The proposal is subject to a 60-day comment period and only takes effect after a final rule is published. The White House signed off on the proposal in early July but didn’t release it until this week. Officials said this is just the first set of reforms to existing rules aimed at bolstering American manufacturing and innovation.
Since his campaign last year, Biden promised to ensure that the federal government spends money on buying “made in America” products and in his first cabinet meeting, he instructed each agency to focus their efforts on spending taxpayer dollars in a way that supports U.S. manufacturing.
Under his administration, government agencies have spent more than $2 billion on products produced in the U.S. They include electric vehicles for the Department of Energy’s fleet and the Department of Labor buying $1.5 million of products, from office furniture to safety testing equipment for mines and other workplaces, according to a White House fact sheet.
The president’s proposal comes as federal spending on contracts is increasing, in part because federal agencies are awash in stimulus money to combat the coronavirus pandemic. Federal spending on contracts reached a record high of $682 billion in fiscal year 2020, up 14% from the previous year, according to Bloomberg Government’s federal contracting data.

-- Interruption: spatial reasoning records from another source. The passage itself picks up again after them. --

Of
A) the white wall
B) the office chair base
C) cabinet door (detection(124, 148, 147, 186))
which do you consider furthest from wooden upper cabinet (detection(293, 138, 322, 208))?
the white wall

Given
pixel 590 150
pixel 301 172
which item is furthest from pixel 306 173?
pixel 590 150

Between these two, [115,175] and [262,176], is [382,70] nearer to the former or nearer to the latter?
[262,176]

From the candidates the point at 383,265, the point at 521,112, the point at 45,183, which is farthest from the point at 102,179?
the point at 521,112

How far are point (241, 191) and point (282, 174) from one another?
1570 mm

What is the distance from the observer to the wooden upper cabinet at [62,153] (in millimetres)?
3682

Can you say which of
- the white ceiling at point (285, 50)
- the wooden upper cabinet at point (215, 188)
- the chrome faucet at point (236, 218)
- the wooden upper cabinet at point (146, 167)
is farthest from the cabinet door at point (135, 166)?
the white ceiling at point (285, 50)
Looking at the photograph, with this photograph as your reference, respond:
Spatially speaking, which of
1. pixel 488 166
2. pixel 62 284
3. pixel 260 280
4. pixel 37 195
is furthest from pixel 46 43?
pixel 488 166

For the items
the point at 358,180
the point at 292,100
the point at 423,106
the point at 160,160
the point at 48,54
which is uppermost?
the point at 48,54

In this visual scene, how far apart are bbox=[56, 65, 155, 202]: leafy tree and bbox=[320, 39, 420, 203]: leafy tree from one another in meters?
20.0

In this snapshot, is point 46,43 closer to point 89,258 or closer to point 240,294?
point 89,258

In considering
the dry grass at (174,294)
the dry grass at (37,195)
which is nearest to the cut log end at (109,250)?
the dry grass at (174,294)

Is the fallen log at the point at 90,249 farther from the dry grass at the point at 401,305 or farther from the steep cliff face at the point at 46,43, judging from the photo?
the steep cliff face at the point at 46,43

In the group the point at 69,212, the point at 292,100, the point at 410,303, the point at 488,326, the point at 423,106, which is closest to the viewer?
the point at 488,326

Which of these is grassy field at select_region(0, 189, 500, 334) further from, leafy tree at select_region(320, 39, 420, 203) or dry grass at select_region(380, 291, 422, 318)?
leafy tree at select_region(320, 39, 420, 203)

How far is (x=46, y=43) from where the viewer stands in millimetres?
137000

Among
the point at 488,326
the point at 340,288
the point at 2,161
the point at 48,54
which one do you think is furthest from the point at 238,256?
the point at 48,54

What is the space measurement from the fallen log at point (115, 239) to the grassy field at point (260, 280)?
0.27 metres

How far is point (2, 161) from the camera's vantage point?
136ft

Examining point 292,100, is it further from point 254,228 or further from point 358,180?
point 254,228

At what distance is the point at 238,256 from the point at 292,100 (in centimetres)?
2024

Defense contractors Lockheed Martin Corp., Raytheon Technologies Corp. and General Dynamics Corp. received a combined $129.5 billion of that spending.
Contract spending is likely to increase again this fiscal year, which ends in September, because the recent $1.9 trillion stimulus package offers health officials tens of billions of dollars in supplemental funding to continue fighting the coronavirus, including for testing and contact tracing.